Issue not resolved at this end with a preliminary non-production build with a to fix libbitcoin-node commit cfa23214906172df9bb5f569b0352f1582ea1005 to file responder.cpp documented at https://github.com/libbitcoin/libbitcoin-server/issues/136.

thecodefactory commented 8 years ago

I can test on mainnet -- but just to clarify, you're both testing @thecodefactory/libbitcoin, correct?
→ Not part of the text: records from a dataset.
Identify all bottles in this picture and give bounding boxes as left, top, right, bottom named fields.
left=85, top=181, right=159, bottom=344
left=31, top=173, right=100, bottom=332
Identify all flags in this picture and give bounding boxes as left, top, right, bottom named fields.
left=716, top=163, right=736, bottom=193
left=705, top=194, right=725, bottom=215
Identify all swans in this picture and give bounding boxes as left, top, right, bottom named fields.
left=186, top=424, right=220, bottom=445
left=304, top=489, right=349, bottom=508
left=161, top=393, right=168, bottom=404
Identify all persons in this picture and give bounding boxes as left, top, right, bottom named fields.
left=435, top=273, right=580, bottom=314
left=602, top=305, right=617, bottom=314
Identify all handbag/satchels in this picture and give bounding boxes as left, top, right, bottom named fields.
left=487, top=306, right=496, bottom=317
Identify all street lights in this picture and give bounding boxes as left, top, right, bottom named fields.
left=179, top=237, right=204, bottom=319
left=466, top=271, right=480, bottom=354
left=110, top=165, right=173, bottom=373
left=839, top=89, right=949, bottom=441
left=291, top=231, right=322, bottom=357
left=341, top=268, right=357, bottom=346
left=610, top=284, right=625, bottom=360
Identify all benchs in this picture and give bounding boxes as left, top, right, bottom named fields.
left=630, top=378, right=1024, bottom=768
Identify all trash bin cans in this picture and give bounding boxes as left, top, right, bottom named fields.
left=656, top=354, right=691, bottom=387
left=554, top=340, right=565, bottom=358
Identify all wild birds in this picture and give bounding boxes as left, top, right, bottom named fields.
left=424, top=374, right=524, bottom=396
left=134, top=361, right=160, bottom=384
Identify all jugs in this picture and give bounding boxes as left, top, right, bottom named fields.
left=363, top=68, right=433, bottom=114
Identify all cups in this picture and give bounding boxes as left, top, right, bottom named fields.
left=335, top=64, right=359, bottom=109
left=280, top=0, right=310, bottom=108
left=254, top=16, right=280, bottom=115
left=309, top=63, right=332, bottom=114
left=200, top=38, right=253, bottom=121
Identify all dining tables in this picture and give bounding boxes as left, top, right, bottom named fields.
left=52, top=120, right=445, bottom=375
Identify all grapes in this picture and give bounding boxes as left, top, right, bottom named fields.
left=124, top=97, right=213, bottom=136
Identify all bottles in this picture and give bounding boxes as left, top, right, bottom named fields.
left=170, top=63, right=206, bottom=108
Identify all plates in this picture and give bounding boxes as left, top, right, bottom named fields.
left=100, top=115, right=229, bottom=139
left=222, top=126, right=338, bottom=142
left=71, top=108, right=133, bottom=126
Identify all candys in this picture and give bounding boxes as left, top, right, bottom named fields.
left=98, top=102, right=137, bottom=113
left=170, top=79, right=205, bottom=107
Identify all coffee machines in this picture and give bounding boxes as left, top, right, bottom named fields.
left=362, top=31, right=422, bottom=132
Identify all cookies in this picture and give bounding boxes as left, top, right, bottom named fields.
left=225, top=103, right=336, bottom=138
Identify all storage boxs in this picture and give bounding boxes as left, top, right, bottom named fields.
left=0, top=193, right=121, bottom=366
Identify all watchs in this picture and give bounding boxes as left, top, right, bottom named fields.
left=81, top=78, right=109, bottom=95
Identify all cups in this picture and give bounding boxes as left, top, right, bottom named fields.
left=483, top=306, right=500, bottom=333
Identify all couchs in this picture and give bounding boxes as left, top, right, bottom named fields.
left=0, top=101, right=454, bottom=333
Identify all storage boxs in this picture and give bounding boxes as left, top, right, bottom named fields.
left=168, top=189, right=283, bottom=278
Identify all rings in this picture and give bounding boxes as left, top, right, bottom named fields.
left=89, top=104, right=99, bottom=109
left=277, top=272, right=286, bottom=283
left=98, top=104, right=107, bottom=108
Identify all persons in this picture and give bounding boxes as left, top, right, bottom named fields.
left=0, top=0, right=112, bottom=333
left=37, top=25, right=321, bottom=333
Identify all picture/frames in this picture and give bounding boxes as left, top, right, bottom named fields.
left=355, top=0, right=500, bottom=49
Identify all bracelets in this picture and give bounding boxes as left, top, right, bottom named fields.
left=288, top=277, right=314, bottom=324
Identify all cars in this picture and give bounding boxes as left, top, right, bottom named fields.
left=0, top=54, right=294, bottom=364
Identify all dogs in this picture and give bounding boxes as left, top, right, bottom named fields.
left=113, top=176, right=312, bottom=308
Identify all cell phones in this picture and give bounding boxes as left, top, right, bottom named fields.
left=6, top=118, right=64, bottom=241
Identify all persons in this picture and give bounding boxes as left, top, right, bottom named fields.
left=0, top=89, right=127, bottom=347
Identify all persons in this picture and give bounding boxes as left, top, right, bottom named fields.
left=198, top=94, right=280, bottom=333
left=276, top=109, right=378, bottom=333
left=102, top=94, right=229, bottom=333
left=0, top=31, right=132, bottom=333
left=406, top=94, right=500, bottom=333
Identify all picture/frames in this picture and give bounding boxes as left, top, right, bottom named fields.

The PR was not merged before the large merge to master from @evoskuil

If so, might also be a good idea to test master from all of the trees before that large merge in case another regression was added despite that fix.

skaht commented 8 years ago

That thought went through my mind after my last post. Looked at the postings at https://github.com/thecodefactory and noticed they pointed me back to Eric's distribution. Point me to your distributions and I'll give them a test drive.

thecodefactory commented 8 years ago

The code is here: https://github.com/thecodefactory/libbitcoin/tree/bugfix1

But it's not that simple since I rebased all dependent trees against master after the merge from @evoskuil

So in other words, it can't work as intended any longer. I can try to track down what the state of the trees looked like before the merge because I can confirm that worked here. I'd say to hang tight for a minute while I track that down.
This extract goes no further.